The Player and the Pixie (Rugby #2)

She bathed me.

It was a glorious experience, though made frustrating by her insistence I not touch her while she tended my wounds. They weren’t terrible, nothing that would leave a scar. I felt entirely mobile, though my left eye was swollen shut and my ribs were sore.

Nothing a week of ice packs couldn’t fix.

“Oh! Your face,” she lamented, pulling a towel full of ice cubes away from my eye. She was frowning, gazing upon me with pity and concern. I rather liked it.

“Don’t worry, none of it’s permanent. Now my face matches your hair.”

We were sitting on the bed in my suite. Rather, she was sitting next to me and I was laying down, allowing her tender ministrations mostly because I was discovering how much I enjoyed being fussed over. But only if Lucy were doing the fussing. She was still in her bridesmaid dress and I was loosely wrapped in a bathrobe.

“That’s not funny, Sean,” she said, though there was clear amusement in her words and expression. “I don’t want your face to match my hair. I want your face back to normal.”

I caught her hand before she pulled it away and admitted abruptly, “I’ve missed you.”

She gave me a small smile like she found the statement silly, tilting her head to the side and allowing me to hold her fingers hostage. “When did you miss me?”

“Until now. Until right this moment.” I pressed her palm between mine, studying how we fit together, how my large hand swallowed her much smaller one. “I think I’ve always missed you.”

We were quiet for a moment and I felt her eyes on me as I examined her fingers. Her nails were both perfect and atrocious. The polish was chipped, the edges uneven. She needed a manicure, but only if she wanted one.

“I think I’ve missed you all my life,” I murmured unthinkingly to her knuckles before bringing them to my lips.

She said nothing, allowed me to kiss each of her joints, and then she blurted, “Sean, I’m in love with you.”

I stilled my movements, hid my unbidden smile with her hand, and closed my eyes. The room was quiet save for the sound of her breathing. The silence was soft, unobtrusive, and Lucy surrounded every part of me. I smelled her. I touched her. She was in my mind and in my heart, her warmth obliterating what was once cold.

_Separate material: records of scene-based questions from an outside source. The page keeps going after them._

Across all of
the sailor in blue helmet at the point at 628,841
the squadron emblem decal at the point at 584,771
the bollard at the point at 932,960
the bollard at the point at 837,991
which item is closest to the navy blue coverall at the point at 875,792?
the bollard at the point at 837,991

This was a moment I wanted to savor. To remember. To recall.

Frequently.

“Sean?” Her voice was small, unsure.

“Mmm?”

She shifted on the bed, tried to withdraw her hand. I held it fast, singled out her middle finger and licked it, sucked it into my mouth, ignoring the cut on my cheek.

A tremor shivered up her arm.

“What are you doing?” she asked on a breathless whisper.

“I’m tasting you.”

Lucy sighed a nervous sounding laugh. “Why are you doing that?”

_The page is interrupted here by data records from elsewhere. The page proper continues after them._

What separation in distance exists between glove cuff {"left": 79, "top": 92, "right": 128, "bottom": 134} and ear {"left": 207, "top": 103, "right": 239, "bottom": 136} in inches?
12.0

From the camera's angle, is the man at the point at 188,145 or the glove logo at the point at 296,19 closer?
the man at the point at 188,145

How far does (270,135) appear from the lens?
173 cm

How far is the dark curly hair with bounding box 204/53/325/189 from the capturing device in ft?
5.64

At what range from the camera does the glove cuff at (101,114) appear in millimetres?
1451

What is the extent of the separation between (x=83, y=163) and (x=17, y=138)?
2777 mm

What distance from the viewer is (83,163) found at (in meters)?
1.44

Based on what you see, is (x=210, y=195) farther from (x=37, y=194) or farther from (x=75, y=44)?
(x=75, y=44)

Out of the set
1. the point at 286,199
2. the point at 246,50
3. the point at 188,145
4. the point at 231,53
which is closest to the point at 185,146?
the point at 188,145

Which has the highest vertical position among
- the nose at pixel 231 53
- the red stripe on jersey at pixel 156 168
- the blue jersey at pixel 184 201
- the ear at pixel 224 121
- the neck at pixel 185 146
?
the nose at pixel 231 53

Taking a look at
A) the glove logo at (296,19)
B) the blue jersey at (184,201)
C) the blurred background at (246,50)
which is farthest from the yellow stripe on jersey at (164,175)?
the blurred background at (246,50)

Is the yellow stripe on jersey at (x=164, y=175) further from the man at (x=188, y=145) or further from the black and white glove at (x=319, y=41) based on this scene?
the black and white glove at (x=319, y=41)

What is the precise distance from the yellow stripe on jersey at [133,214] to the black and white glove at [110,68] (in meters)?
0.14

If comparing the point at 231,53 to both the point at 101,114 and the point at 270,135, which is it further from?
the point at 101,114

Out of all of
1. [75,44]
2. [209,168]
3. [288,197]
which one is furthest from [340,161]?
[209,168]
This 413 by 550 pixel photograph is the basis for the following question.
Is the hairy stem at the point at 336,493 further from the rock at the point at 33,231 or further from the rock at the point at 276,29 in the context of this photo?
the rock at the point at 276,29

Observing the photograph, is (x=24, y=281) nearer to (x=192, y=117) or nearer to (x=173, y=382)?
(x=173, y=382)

“I don’t know,” I responded honestly. “Because I want to and I can.”

“Are you trying to distract me?”

“From what?”

“From that fact that I just spilled my guts to you and you’ve said nothing about it. Not even a measly, ‘Thanks, Lucy. Thanks for being in love with my snobby arse.’”

I started to laugh but then had to stop, wincing. It hurt my ribs. “Don’t make me laugh.”

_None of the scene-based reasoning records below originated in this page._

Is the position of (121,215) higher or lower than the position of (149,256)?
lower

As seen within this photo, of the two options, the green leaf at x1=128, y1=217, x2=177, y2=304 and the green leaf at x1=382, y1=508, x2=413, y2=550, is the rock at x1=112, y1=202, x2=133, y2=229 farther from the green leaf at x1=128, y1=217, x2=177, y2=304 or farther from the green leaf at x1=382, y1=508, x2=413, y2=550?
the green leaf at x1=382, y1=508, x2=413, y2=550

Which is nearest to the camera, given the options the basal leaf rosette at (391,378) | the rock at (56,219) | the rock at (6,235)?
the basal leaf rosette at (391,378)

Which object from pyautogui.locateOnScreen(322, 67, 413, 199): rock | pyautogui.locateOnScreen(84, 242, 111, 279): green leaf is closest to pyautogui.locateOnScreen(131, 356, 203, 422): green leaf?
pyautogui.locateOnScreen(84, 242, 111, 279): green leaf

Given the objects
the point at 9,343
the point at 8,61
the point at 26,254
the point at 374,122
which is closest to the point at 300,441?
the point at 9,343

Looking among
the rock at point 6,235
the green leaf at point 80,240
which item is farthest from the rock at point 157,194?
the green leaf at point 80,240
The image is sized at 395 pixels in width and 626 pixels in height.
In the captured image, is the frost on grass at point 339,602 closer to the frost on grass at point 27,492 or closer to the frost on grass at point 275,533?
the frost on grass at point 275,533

“It would serve you right if I tickled you.”

My one eye flew open. “Don’t you dare.”

She wrinkled her nose. “Well, I won’t. Because I love you. And I don’t want to see you hurt.”

I slid my hand up her arm, over her shoulder, threading my fingers in her hair. “I wish I had a picture of us together.”

She grinned at me, almost shyly. “I have one, if you want it.”

“You have one?” I tried to remember when we’d taken a picture together, or at least one she hadn’t deleted.

Lucy reached for the nightstand and handed me my phone. “Type in your passcode.”

I did as instructed then returned it to her. She concentrated on my screen as she said, “I’m just going to log into my email. I sent it to myself. You’re not allowed to tease me about it, but I made it the desktop image for my laptop.”

Finished with her task, she showed me the phone again and my mouth parted in surprise. It was the picture I’d taken that first night, when I’d forced her into having dinner with me, unable to help myself.

She’d ordered the tuna.

“I thought you deleted it.”

She shrugged, her smile wry. “I told you that because I didn’t want you to know that I fancied you.”

“So you kept it.”

“Yes.” She nodded once.

“And you looked at it every night.”

She narrowed her eyes. “Not every night.”

I wanted to smile at that, in fact I wanted to shout my discovery from the rooftops, but my cheek and ribs protested. I loved that she fancied me, the way I looked, enough to keep the image and risk discovery.